Speaking of the Miracle AIDS Baby, it was advanced diagnostic technology such as this that enabled doctors to detect HIV in that newborn. By bringing this same nifty new tech to remote regions in Africa, UNITAID will enable health workers to test more newborns and provide them with life-saving treatment.

State-of-the-art gene therapy machines called GeneXpert are also delivering test results via GPRS giving information to tuberculosis patients so they know within hours not months if they have TB and whether it is multiple drug resistant or not. Lives hinge on receiving this information quickly so that TB patients get the right medicine before it's too late.
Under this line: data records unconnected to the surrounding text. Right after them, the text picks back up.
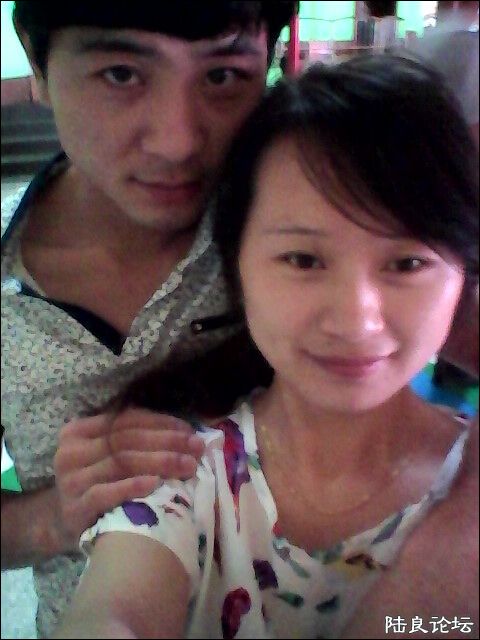 �ġ�___ ����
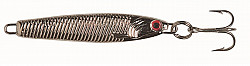 Balzer FLASH ZOCKER - silber - 7g
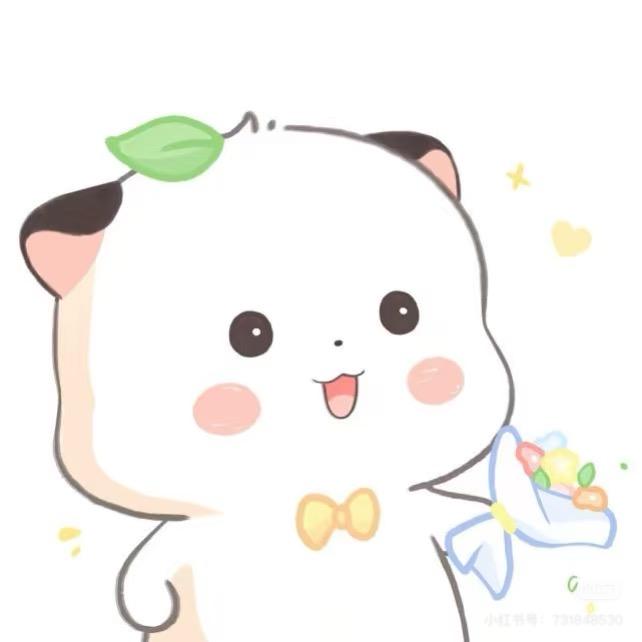 农村日记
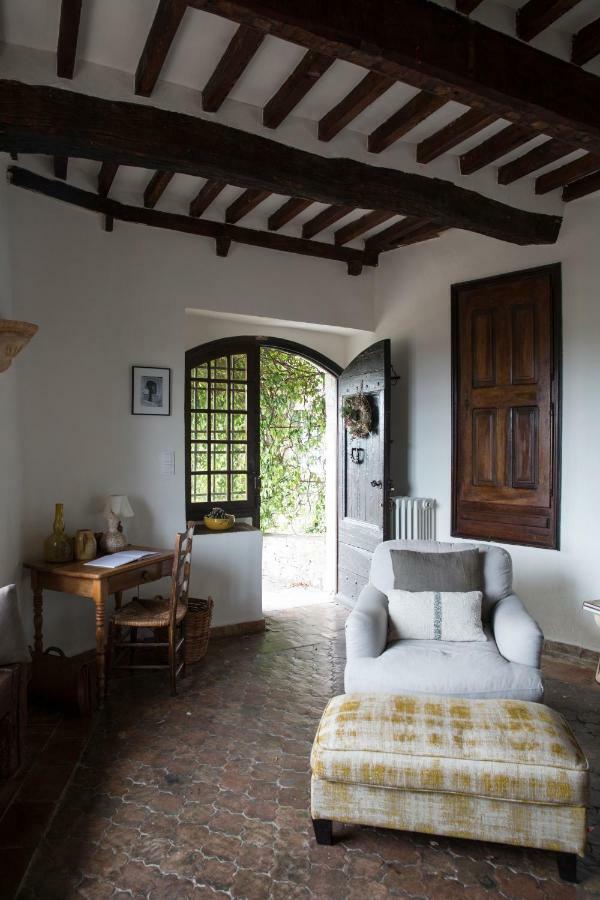 La Miette Vence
To treat malaria more effectively in Mozambique, UNITAID partner Malaria Consortium is distributing near-instant plastic malaria testing kits. Someday these might be 3-D printed locally or through a volunteer network. For now, traditional healers refer patients to local trained health care workers. There's a severe shortage of doctors and equipment - there's only 400 health care workers available to serve 3 million people in Nampula province. 1 not-very-new microscope that needs electricity serves 180,000 people and so on. So having a health care worker who can bicycle into a village and quickly test people with lightweight kits that only require a few minutes to reveal whether they do or don't have malaria? What once took weeks or months and cost lives now takes minutes, meaning faster medicine to those who need it. Local health care workers say it's having a dramatic decrease in deaths among kids. The Malaria Consortium is also testing a pilot program that sends messages via a special mobile app on Samsung phones to health care workers in the field to help keep their training up-to-date.
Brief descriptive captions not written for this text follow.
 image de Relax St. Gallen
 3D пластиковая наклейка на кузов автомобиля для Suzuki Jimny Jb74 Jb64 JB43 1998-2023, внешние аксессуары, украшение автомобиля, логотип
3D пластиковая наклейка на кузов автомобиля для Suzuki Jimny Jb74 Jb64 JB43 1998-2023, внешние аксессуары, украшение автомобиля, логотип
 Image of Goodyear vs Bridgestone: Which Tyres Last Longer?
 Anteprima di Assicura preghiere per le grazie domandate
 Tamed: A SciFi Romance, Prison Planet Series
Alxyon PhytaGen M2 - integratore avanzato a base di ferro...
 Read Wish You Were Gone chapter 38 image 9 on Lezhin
Mozambique is about to join a rapidly growing set of South American, European & African nations who have adopted the airline fee to support UNITAID's efforts so that their citizens become not just recipients of aid but donors to other nations in need. Americans are helping too, via the Bill and Melinda Gates Foundation and other NGOs. The Clinton Foundation and the Mozambique government are launching a public-private partnership with the local Coca-Cola bottling franchise to distribute essential medicines in four provinces. The people who brought us Coke Zero are providing empty trucks, fuel and drivers for one week each month with costs split between the Clinton Foundation and Coca-Cola.
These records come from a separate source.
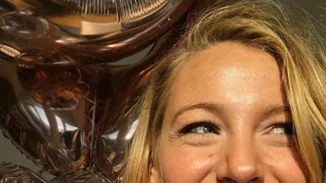 Blake Lively: Δε φαντάζεσαι τι μηνύματα έστελνε στον Leonardo DiCaprio!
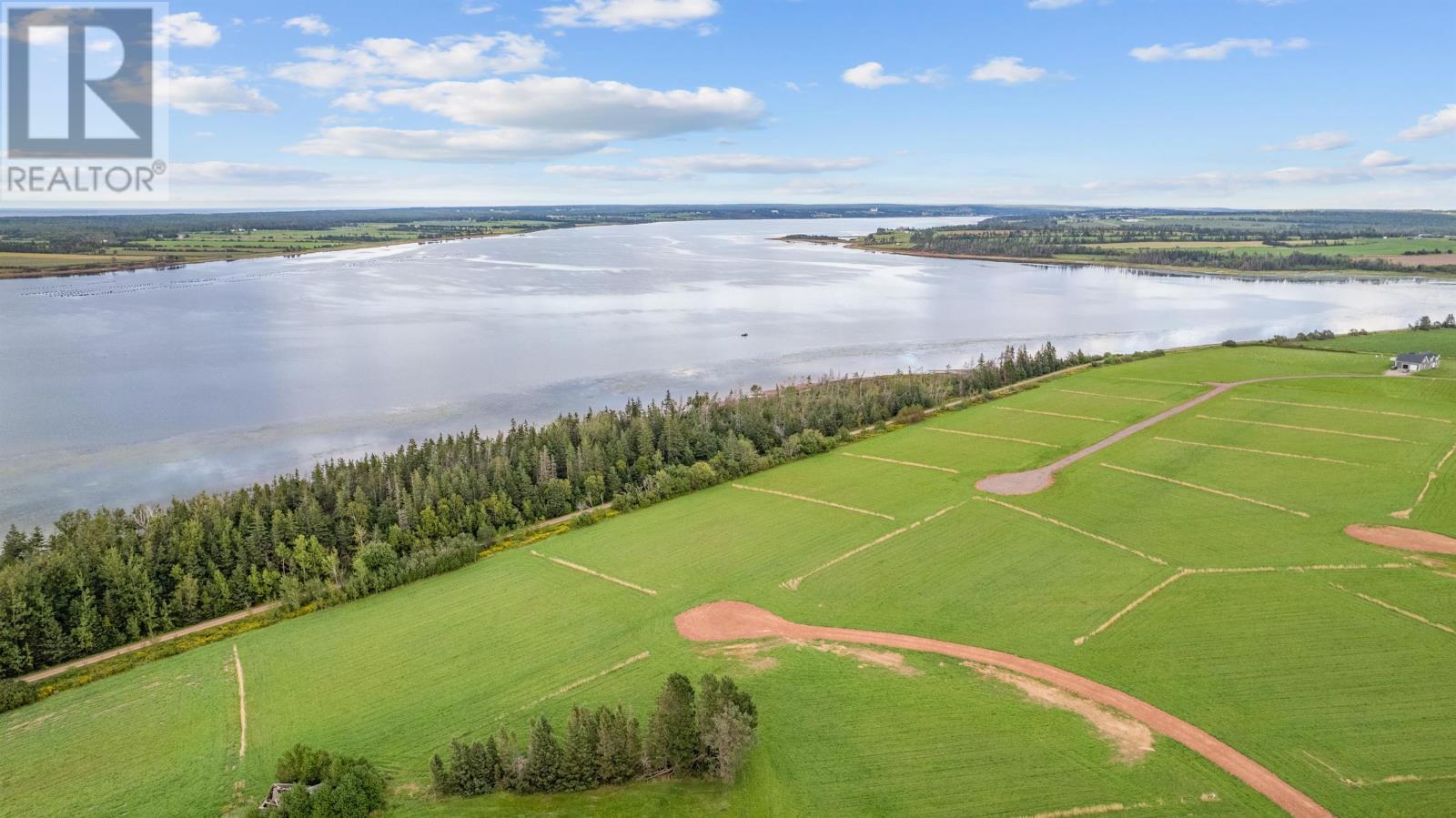 Lot 22 - 1 Bay Breeze, Marie, Prince Edward Island  C0A 1S0 - Photo 12 - 202218539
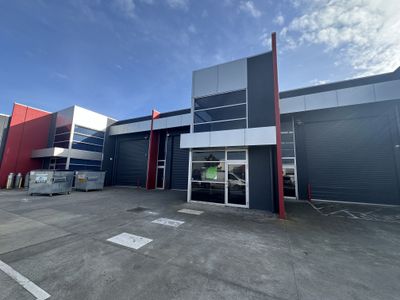 2 / 26 Lentini  Street, Hoppers Crossing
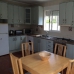 Villamartin property: Beautiful Villa for sale in Villamartin 276105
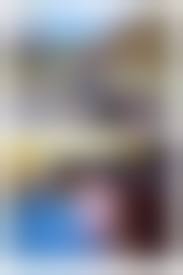 野外露出湯原温泉|一昔前の混浴風呂は露出天国！見せたがり女のエロ画像まとめｗ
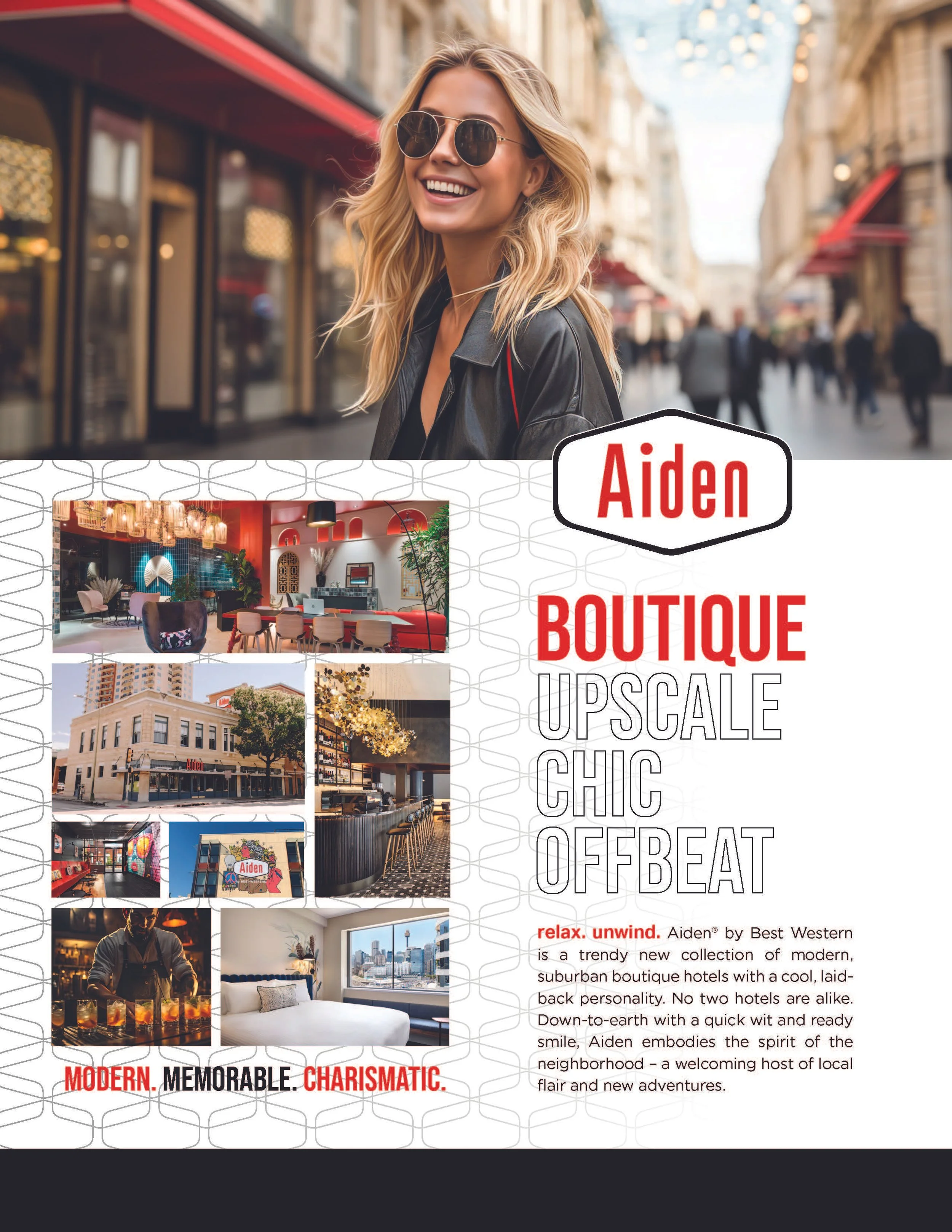 Aiden Advertising templates_Page_4.jpg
That's a start, but Philippe Douste-Blazy of UNITAID is eager to get Americans like you and me in the game. He's a believer that one country alone cannot save all the world's problems. But working together, we can create more miracle babies. Bill Clinton is traveling to France this month to be honored by UNITAID yet despite all the U.S.'s contributions, we're not participating fully - the U.S. is not yet a member on UNITAID's board and has not applied the airline fee or other innovative financing measure. Yet I think most Americans would happily give a dollar or two for the type of results UNITAID is getting. Douste-Blazy says: "When millions around the world are sick, hungry, homeless and desperate, it's easy for someone using religion or politics to take advantage. Solutions can be either revolution or we use capitalism creatively like judo to save the world. Americans are leaders and UNITAID offers an opportunity to demonstrate that leadership in using innovation and technology combined with vision to ensure that all people have equal opportunities for their lives. Americans can be Number 1 in showing leadership in a financial and technological revolution that can quickly solves the world's problems with the world working together."

It's a crazy dream, maybe. But Douste-Blazy's dreams of miracles have a way of coming true. We'll have to see whether the Nobel Peace Prize-winning Obama Administration is ready to match its hope to this dream and lead the world in creating change for healthcare and beyond at a whole new level. The question is whether the Administration trusts that the American people are ready to jump into the fight.